◆ Data items
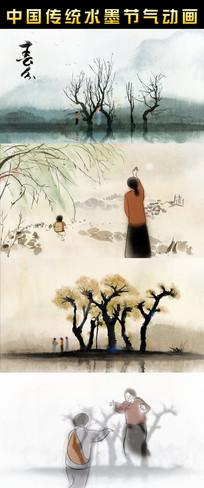 中国传统水墨节气动画视频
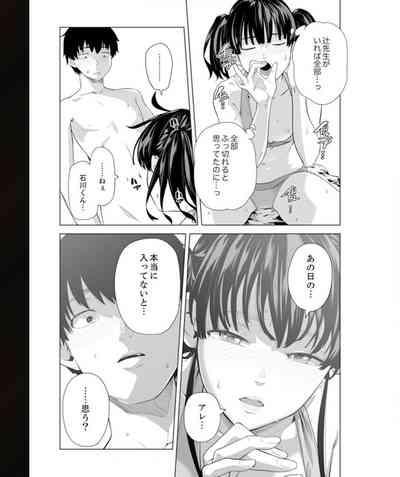 Iku made Tettei Chikan! Sensei no Yubi de Naka made GucyoGucyo 29-40 5
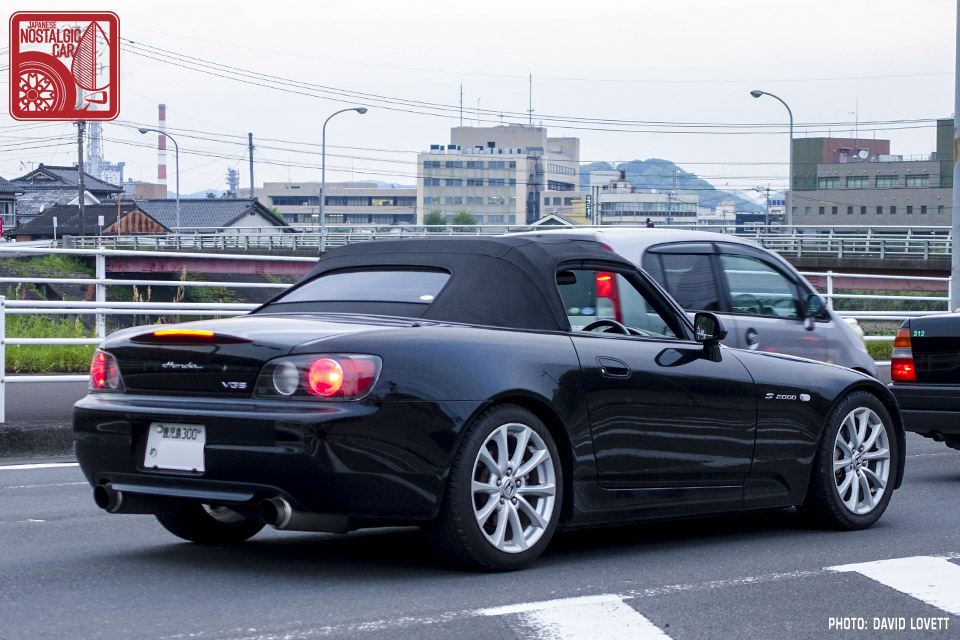 Earlier this year, Japanese magazine Holiday Auto reported a rumor that Honda would unveil an S2000 successor at the biennial motor show.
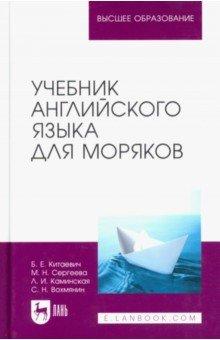 Учебник английского языка для моряков - Китаевич, Вохмянин, Сергеева, Каминская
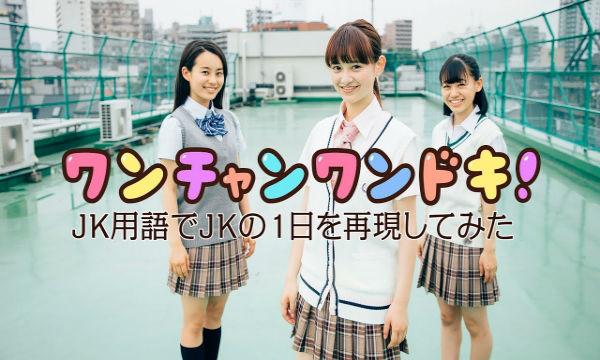 【悲報】最近の女子高生のLINE会話、jk用語が意味不明すぎる・・・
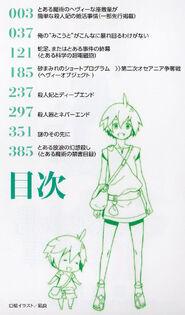 Dengeki Kamachi Kazuma 10th Anniversary Bunko Table of Contents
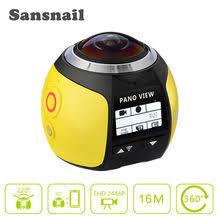 <b>360 camera</b> dual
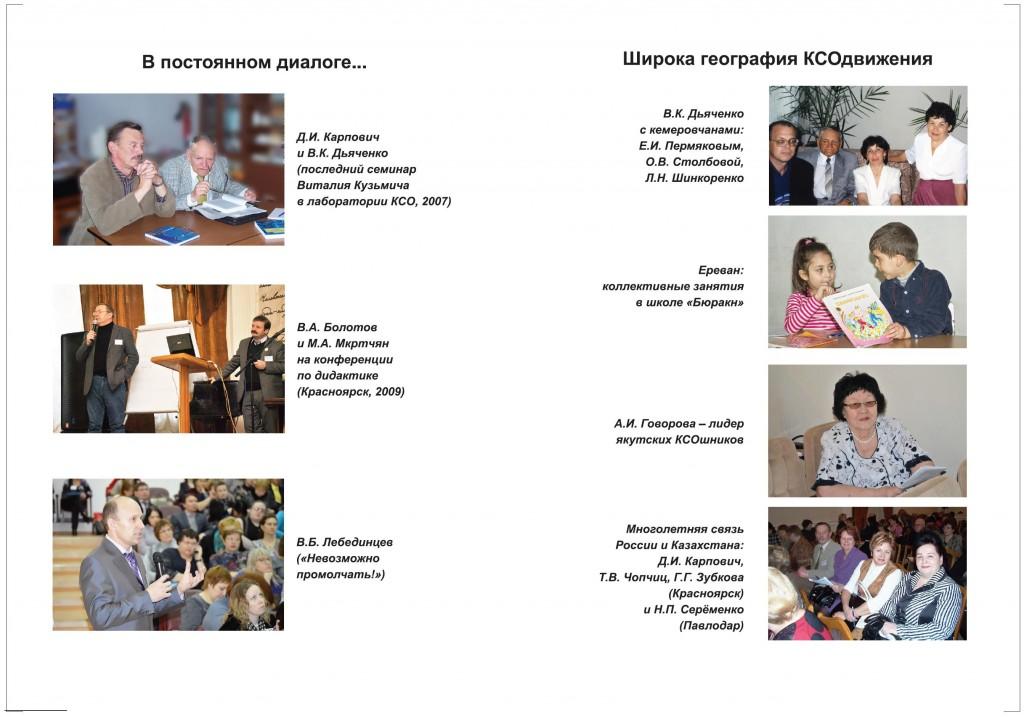 oblogka_KSO15_2_3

◆ WORK INSTRUCTIONS
Word for word and without any pictures, return all of the lines above.

◆ EXERCISE RESPONSE
 中国传统水墨节气动画视频
 Iku made Tettei Chikan! Sensei no Yubi de Naka made GucyoGucyo 29-40 5
 Earlier this year, Japanese magazine Holiday Auto reported a rumor that Honda would unveil an S2000 successor at the biennial motor show.
 Учебник английского языка для моряков - Китаевич, Вохмянин, Сергеева, Каминская
 【悲報】最近の女子高生のLINE会話、jk用語が意味不明すぎる・・・
 Dengeki Kamachi Kazuma 10th Anniversary Bunko Table of Contents
 <b>360 camera</b> dual
 oblogka_KSO15_2_3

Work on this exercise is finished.